Sufficient conditions for global dynamics of a viral infection model with nonlinear diffusion

Wei Wang 1,, , Wanbiao Ma 2, and  Xiulan Lai 3,

1. 

College of Mathematics and Systems Science, Shandong University of Science and Technology, Qingdao 266590, China
2. 

Department of Applied Mathematics, School of Mathematics and Physics, University of Science and Technology Beijing, Beijing 100083, China
3. 

Institute for Mathematical Sciences, Renmin University of China, Beijing 100872, China

* Corresponding author: Wei Wang

Received  January 2020 Revised  July 2020 Published  July 2021 Early access  September 2020

Fund Project: This work is supported by the NNSF of China (11901360) to W. Wang and supported by the National Key R-D Program of China (No. 2017YFF0207401) and the NNSF of China (No. 11971055) W. Ma

In this paper, we study the global dynamics of a viral infection model with spatial heterogeneity and nonlinear diffusion.

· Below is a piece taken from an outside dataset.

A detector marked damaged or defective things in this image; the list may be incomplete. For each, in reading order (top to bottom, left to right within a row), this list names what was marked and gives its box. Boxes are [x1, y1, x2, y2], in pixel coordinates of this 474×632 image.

For the spatially heterogeneous case, we first derive some properties of the basic reproduction number $ R_0 $. Then for the auxiliary system with quasilinear diffusion, we establish the comparison principle under some appropriate conditions. Some sufficient conditions are derived to ensure the global stability of the virus-free steady state. We also show the existence of the positive non-constant steady state and the persistence of virus. For the spatially homogeneous case, we show that $ R_0 $ is the only determinant of the global dynamics when the derivative of the function $ g $ with respect to $ V $ (the rate of change of infected cells for the repulsion effect) is small enough. Our simulation results reveal that pyroptosis and Beddington-DeAngelis functional response function play a crucial role in the controlling of the spreading speed of virus, which are some new phenomena not presented in the existing literature.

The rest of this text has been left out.